Exercise aim: Return the listing below exactly. Leave its pictures out.

═══ Information provided

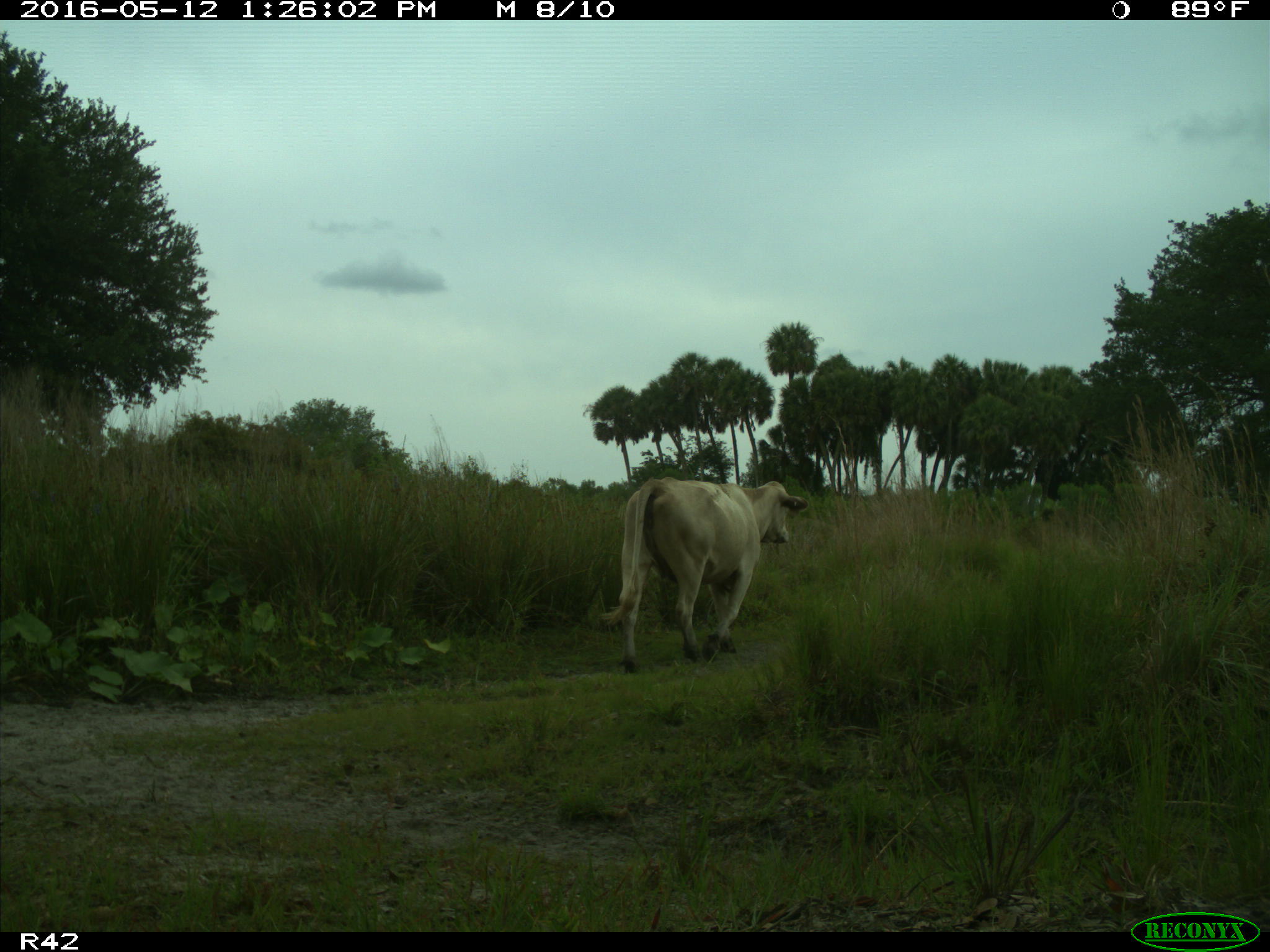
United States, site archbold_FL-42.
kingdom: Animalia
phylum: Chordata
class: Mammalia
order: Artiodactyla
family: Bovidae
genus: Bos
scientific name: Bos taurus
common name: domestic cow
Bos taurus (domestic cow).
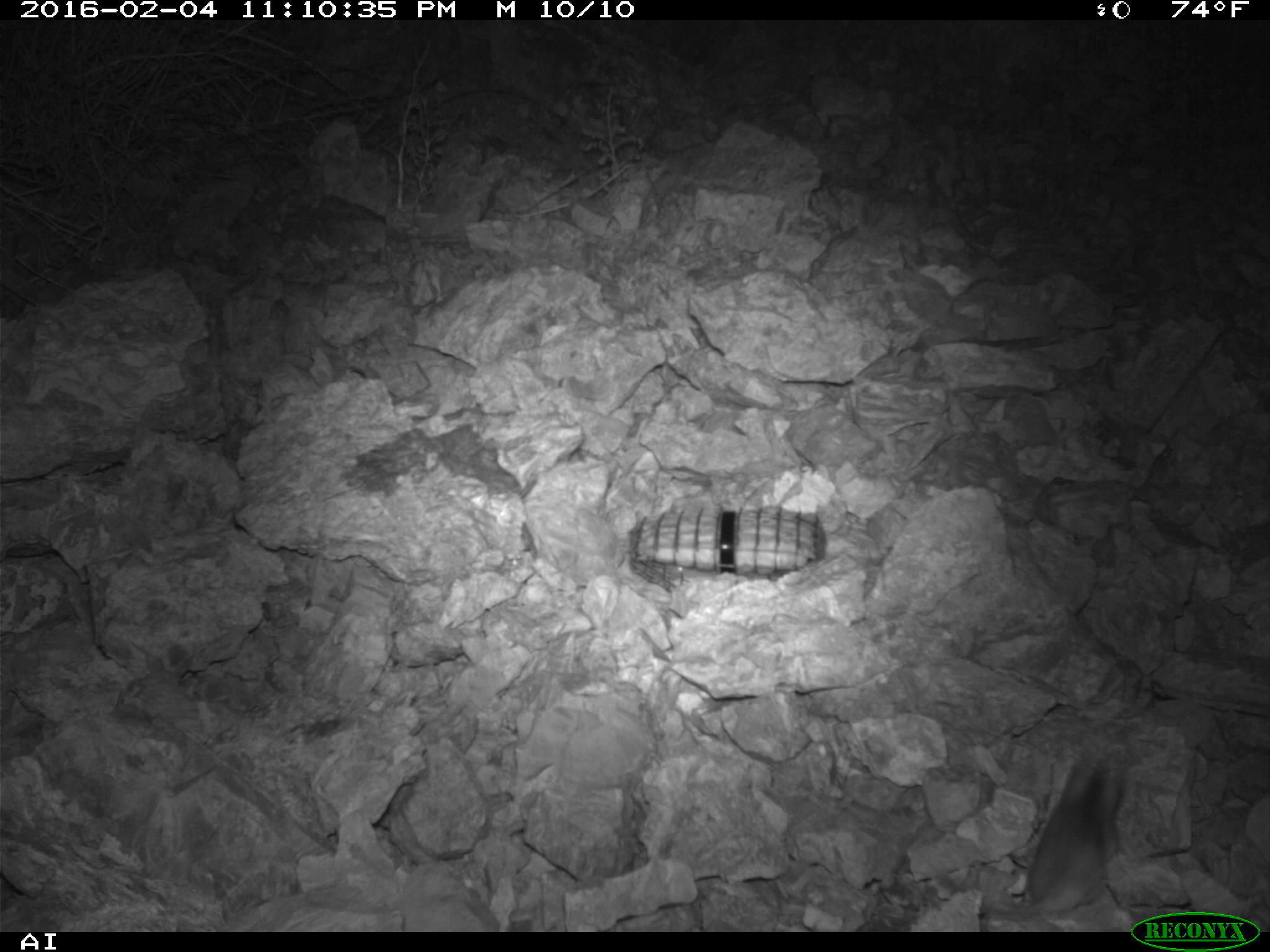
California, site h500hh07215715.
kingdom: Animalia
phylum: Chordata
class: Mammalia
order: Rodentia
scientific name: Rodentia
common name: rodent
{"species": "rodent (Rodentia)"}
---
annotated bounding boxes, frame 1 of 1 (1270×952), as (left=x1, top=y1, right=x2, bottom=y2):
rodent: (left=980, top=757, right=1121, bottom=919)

══════

Expected answer:
United States, site archbold_FL-42.
kingdom: Animalia
phylum: Chordata
class: Mammalia
order: Artiodactyla
family: Bovidae
genus: Bos
scientific name: Bos taurus
common name: domestic cow
Bos taurus (domestic cow).
California, site h500hh07215715.
kingdom: Animalia
phylum: Chordata
class: Mammalia
order: Rodentia
scientific name: Rodentia
common name: rodent
{"species": "rodent (Rodentia)"}
---
annotated bounding boxes, frame 1 of 1 (1270×952), as (left=x1, top=y1, right=x2, bottom=y2):
rodent: (left=980, top=757, right=1121, bottom=919)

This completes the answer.